*The data*
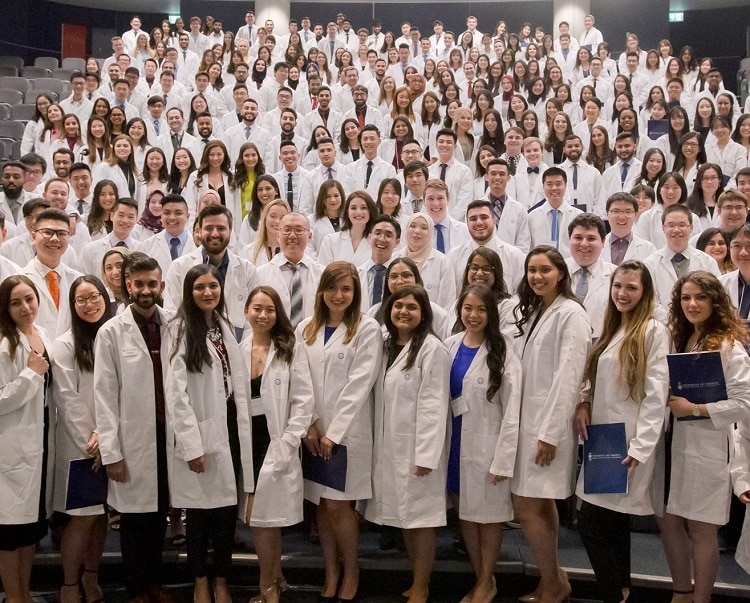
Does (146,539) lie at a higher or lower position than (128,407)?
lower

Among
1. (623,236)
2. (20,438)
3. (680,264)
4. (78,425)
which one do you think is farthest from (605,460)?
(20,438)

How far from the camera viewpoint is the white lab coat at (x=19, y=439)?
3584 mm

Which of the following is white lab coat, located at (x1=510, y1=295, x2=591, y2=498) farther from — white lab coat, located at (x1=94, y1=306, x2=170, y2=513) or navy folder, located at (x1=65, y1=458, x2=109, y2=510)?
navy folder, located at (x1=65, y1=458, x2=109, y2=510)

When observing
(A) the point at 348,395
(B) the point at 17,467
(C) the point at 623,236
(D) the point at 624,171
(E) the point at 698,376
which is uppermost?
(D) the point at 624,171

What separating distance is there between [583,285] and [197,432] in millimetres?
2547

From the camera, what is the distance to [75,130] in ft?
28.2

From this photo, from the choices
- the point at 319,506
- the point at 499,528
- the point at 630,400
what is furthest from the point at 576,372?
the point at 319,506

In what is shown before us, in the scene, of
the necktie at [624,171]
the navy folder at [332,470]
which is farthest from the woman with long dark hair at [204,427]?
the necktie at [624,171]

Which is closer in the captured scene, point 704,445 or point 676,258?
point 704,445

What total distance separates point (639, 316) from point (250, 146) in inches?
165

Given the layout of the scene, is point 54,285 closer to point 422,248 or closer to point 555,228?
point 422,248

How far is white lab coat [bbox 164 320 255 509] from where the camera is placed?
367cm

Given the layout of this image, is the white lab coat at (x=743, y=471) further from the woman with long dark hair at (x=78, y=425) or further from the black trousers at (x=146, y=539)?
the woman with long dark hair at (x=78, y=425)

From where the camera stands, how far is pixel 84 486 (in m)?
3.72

*Work required*
Reproduce every line of the records above word for word, leaving out the pictures.

*Solution for this exercise*
Does (146,539) lie at a higher or lower position than (128,407)?
lower

Among
1. (623,236)
2. (20,438)
3. (680,264)
4. (78,425)
which one do you think is farthest from (605,460)?
(20,438)

How far from the camera viewpoint is the white lab coat at (x=19, y=439)?
3584 mm

Which of the following is white lab coat, located at (x1=510, y1=295, x2=591, y2=498) farther from — white lab coat, located at (x1=94, y1=306, x2=170, y2=513) or navy folder, located at (x1=65, y1=458, x2=109, y2=510)?
navy folder, located at (x1=65, y1=458, x2=109, y2=510)

When observing
(A) the point at 348,395
(B) the point at 17,467
(C) the point at 623,236
(D) the point at 624,171
(E) the point at 698,376
which is uppermost?
(D) the point at 624,171

What separating distance is there between [583,285] and [197,432] in millimetres?
2547

From the camera, what is the distance to [75,130] in ft?
28.2

From this photo, from the choices
- the point at 319,506
- the point at 499,528
- the point at 630,400
what is furthest from the point at 576,372?
the point at 319,506

In what is shown before us, in the scene, of
the necktie at [624,171]
the navy folder at [332,470]
which is farthest from the woman with long dark hair at [204,427]?
the necktie at [624,171]

Which is closer in the captured scene, point 704,445 or point 676,258?
point 704,445

What total distance separates point (639, 316) from point (250, 146) in inches?
165

Given the layout of the scene, is point 54,285 closer to point 422,248 or closer to point 555,228?
point 422,248

How far is white lab coat [bbox 164 320 255 509] from where the camera is placed?
367cm

Given the layout of this image, is the white lab coat at (x=743, y=471) further from the woman with long dark hair at (x=78, y=425) or further from the black trousers at (x=146, y=539)?
the woman with long dark hair at (x=78, y=425)

From where the camera stands, how far is pixel 84 486 (in m)?
3.72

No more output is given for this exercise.